Se detiene antes de atravesar el pesado portón de hierro y mira hacia atrás, como buscando una voz que podría haberle tocado el hombro: "La muerte tendrá siempre algo de lluvia -escucha- para aquel que enterró a un ser querido bajo la persistencia del agua. ¿Será más fácil olvidarla cuando ha ocurrido bajo un sol intenso, o bajo un congestionado cielo de nubes grises? Hay siempre primeras experiencias bajo cuyo signo queda grabado algún hecho para siempre. Bajo qué cielo acompañamos a alguien por última vez, la primera vez que nos tocó hacer ese recorrido, es una de ellas. Un amor, un nacimiento, el descubrimiento de una idea o hecho que nos ayuda a transitar el tiempo, quedan grabados, y su recuerdo también nos acompaña y nos ayuda a ver con más claridad y bondad la vida, pero no tienen cielo. Tienen fecha, circunstancia, sabor y aroma. Tienen la persistencia categórica de algo que avanza más allá de lo circundante. La muerte con lluvia penetra más hondo en la tierra. El agua ablanda el terreno, disuelve los cascotes, desenhebra las raíces del césped, golpea nuestras cabezas, hace, en definitiva, que todo fluya con más vértigo. La imagen no es imagen, no hay metáfora. Tal vez por eso, nunca dejaremos de relacionar la lluvia con la muerte, cuando enterramos a un ser querido con el cuerpo moja­do, con las gotas de aquel eterno río cayendo por el rostro, aquella primera y lejana vez en la cual nos tocó descubrir el rito". Detrás de la voz no hay nadie. Voltea, atraviesa el pesado portón de hierro, dobla hacia la derecha y se encamina por Corrientes hacia el centro, dejando que la lluvia moje su rostro.


UNA CABEZA ROTA QUE SE INCENDIA
Augusto Rodríguez
Ecuador (1979)

El hombre es una cabeza rota que se incendia por dentro y por fuera. Es una calavera que no tiene salvación ni bandera. Es un pecho que late y que deja de latir sin mayor esfuerzo. El hombre es una cabeza que late y que sueña, aunque sean pesadillas esporádicas. Es una cabeza rota de donde emanan decenas de ideas para sobrevivir, para gozar, para seguir viviendo, aunque todo sea inútil y banal.

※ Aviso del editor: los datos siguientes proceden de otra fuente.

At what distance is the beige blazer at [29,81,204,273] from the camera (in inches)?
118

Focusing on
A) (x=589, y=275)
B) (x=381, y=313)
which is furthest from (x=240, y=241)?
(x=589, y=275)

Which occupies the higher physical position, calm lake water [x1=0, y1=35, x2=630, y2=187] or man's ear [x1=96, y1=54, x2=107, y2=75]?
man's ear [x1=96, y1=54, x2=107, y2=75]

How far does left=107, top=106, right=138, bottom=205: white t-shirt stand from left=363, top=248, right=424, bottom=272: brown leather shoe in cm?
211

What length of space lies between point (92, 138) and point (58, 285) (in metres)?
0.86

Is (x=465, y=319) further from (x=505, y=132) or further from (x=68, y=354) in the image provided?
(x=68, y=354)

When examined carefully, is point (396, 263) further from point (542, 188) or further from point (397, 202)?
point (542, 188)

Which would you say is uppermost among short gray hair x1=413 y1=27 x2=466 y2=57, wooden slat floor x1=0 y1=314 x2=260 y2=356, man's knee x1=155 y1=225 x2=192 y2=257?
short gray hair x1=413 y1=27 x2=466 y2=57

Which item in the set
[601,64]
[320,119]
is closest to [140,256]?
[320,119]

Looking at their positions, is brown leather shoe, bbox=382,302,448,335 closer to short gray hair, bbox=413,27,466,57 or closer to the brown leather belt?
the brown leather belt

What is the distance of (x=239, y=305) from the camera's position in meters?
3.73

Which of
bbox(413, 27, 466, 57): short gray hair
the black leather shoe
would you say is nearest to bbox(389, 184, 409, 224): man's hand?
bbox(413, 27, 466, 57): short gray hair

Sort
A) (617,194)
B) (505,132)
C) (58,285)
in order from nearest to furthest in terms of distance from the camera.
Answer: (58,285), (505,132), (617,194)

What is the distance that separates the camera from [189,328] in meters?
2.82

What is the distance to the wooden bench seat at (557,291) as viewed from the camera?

El hombre es una cabeza que se incendia y que no puede apagar el infierno que lleva dentro.



EL INFIERNO
Virgilio Piñera
Cuba (1912-1979)

Cuando somos niños, el infierno es nada más que el nombre del diablo puesto en la bo­ca de nuestros padres. Después, esa noción se complica, y en­tonces nos revolcamos en el lecho, en las interminables noches de la adolescencia, tratando de apagar las llamas que nos que­man -¡las llamas de la imaginación!-. Más tarde, cuando ya no nos miramos en los espejos porque nuestras caras empiezan a pare­cerse a la del diablo, la noción del infierno se resuelve en un te­mor intelectual, de manera que para escapar a tanta angustia nos ponemos a describirlo. Ya en la vejez, el infierno se encuentra tan a mano que lo aceptamos como un mal necesario y hasta dejamos ver nuestra ansiedad por sufrirlo. Más tarde aún (y ahora sí estamos en sus llamas), mientras nos quemamos, empezamos a entrever que acaso podríamos aclimatarnos. Pasados mil años, un diablo nos pregunta con cara de circunstancia si sufrimos to­davía. Le contestamos que la parte de rutina es mucho mayor que la parte de sufrimiento. Por fin llega el día en que podríamos abandonar el infierno, pero enérgicamente rechazamos tal ofrecimiento, pues, ¿quién renuncia a una querida costumbre?